Action item - Using the line that contains "Wild Revelations: A Cold Springs Mystery" as the first line and the last line of the data as the final one, give every line in that range again exactly.

Data supplied -
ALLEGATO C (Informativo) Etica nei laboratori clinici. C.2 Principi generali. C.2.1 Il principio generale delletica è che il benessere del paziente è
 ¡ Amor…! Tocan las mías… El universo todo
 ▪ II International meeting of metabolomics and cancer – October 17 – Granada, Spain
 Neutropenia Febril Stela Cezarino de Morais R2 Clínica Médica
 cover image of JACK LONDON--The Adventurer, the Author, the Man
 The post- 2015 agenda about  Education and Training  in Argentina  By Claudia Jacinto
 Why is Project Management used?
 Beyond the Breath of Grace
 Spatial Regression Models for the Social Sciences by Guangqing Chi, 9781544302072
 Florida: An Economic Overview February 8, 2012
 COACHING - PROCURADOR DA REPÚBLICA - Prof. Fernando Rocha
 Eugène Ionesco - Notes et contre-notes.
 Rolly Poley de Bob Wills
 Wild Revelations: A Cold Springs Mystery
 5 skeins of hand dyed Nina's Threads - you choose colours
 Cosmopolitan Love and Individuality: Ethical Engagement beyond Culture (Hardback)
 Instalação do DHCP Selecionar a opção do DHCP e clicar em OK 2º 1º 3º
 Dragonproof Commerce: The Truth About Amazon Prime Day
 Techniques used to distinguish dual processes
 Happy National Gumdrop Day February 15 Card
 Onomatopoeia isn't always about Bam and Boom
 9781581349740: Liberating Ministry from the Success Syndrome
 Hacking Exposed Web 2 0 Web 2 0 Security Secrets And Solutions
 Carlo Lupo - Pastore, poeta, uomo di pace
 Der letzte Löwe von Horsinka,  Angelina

Solution for this task -
 Wild Revelations: A Cold Springs Mystery
 5 skeins of hand dyed Nina's Threads - you choose colours
 Cosmopolitan Love and Individuality: Ethical Engagement beyond Culture (Hardback)
 Instalação do DHCP Selecionar a opção do DHCP e clicar em OK 2º 1º 3º
 Dragonproof Commerce: The Truth About Amazon Prime Day
 Techniques used to distinguish dual processes
 Happy National Gumdrop Day February 15 Card
 Onomatopoeia isn't always about Bam and Boom
 9781581349740: Liberating Ministry from the Success Syndrome
 Hacking Exposed Web 2 0 Web 2 0 Security Secrets And Solutions
 Carlo Lupo - Pastore, poeta, uomo di pace
 Der letzte Löwe von Horsinka,  Angelina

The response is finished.